İki yazı olarak tasarladığım bu serinin ilk yazısı şu cümle ile sonlanmakta idi, hatırlayalım: “Gelecek yazıda, böylesi verimsiz sanayi yapısı temelinde yükselen ekonomik sorunlara, ekonominin genel planlanması yerine Orta Vadeli Program (OVP) gibi afaki yöntemlerle çare üretilemeyeceği üzerinde tartışmalarımızı sürdürelim” sözcüğü ile bitirmiştim. Tarih geçmiş olaylarla ilgilidir, fakat bazı olaylar da çok yakın tarihle ilgilidir. Geçmişe ait tarih bugünün zeminini hazırladığı gibi, çok yakın tarih de geçmişin olumsuzluklarını sürdürmeyi dayatır. Bugün bu konuyu ana hatları ile açıp, düşünen dostlarımızı, zamana uyma modasından vaz geçip, tüm utangaçlıklarından arınıp, düşünmeye davet ediyorum.
Pekâlâ, hemen ilk cümleyi söyleyeyim: Temel yaklaşım olarak, Türkiye ekonomisinin çözüm konusu Orta Vadeli program limanına değil, ekonomik planlama-programlama modeli limanına bağlanmasını gerekli kılar.

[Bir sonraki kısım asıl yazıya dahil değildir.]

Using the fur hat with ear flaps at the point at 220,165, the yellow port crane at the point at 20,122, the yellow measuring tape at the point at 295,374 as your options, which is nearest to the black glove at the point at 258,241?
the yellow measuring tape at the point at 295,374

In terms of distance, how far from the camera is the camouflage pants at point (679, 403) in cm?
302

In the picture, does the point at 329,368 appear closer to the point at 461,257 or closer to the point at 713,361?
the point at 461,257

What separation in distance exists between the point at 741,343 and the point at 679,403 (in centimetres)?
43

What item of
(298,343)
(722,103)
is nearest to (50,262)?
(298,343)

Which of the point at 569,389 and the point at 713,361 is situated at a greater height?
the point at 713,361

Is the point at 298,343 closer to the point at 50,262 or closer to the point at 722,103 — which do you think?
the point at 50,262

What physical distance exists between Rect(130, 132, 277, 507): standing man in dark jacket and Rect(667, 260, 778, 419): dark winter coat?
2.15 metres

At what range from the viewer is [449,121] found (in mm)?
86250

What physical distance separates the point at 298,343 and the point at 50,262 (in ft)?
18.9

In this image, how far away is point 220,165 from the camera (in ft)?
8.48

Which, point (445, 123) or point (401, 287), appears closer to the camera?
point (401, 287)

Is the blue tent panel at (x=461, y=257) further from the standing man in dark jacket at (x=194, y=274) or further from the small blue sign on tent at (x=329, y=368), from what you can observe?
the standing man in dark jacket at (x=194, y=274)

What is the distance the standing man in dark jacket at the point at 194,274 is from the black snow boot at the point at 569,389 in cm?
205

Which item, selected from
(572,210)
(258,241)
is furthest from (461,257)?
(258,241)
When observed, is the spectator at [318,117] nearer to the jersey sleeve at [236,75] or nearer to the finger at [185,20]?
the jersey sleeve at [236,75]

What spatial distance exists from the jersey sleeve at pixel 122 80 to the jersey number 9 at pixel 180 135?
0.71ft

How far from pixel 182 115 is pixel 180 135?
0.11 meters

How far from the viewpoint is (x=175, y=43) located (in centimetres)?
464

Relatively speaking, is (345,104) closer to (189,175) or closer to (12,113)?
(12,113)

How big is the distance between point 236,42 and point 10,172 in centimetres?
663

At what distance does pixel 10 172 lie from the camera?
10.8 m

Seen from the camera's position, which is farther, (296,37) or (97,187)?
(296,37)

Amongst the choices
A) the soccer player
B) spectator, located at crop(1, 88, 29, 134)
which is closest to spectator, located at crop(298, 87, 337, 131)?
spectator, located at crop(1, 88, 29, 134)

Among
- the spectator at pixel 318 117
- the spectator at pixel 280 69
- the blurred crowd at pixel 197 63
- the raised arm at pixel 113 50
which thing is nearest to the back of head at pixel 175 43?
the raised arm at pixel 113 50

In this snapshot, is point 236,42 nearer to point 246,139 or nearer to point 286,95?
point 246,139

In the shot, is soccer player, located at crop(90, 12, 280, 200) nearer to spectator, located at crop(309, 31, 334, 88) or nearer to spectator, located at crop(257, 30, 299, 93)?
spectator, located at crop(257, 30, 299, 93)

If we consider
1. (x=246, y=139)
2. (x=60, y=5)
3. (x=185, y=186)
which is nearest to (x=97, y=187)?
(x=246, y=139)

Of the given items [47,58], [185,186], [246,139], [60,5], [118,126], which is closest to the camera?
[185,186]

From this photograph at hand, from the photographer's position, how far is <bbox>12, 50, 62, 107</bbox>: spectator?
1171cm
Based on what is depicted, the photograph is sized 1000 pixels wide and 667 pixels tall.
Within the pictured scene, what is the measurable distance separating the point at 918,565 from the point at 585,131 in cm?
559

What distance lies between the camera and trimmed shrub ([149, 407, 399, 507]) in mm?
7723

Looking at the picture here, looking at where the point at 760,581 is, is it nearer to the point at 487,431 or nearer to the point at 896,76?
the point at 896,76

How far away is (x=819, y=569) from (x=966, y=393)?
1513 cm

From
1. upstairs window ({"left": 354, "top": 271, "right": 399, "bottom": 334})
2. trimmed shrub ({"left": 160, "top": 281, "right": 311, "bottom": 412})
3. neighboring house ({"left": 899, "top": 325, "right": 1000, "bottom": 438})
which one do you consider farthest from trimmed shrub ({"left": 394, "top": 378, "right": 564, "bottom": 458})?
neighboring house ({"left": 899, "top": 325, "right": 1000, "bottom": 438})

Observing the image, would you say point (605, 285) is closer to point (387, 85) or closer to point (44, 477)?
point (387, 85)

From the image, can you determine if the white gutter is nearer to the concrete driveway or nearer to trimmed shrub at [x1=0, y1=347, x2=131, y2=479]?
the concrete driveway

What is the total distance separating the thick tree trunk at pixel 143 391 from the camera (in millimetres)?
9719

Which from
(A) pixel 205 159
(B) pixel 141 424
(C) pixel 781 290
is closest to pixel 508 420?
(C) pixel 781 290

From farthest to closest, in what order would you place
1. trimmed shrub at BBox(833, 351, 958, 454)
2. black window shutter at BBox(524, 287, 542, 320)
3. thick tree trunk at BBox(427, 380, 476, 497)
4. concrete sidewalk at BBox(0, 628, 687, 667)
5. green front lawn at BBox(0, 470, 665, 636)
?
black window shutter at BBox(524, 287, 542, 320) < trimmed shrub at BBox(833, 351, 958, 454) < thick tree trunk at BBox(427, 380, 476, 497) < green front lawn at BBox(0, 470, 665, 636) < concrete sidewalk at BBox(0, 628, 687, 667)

Sebep çok açıktır. Şöyle ki, Türkiye ekonomisinin sorunu üst yapı sorunu değil, alt-yapı, yani üretim ilişkisi, verimlilik ve sektörel planlama sorunudur.
Sorun bu şekilde ortaya koyulunca, yaşanan enflasyonun ana sebebinin üretim ilişkisindeki verimsizlik olduğu anlaşılır. Hal bu ise, iç talebin kısılması halkımızı yoksulluğa sürüklemekle birlikte hiçbir şekilde enflasyona kalıcı çözüm üretemez. Belki bir süre fiyat artış hızında yavaşlama olabilir, fakat baskı kalktığı anda fiyatlar derhal tekrar yükselmeye başlar.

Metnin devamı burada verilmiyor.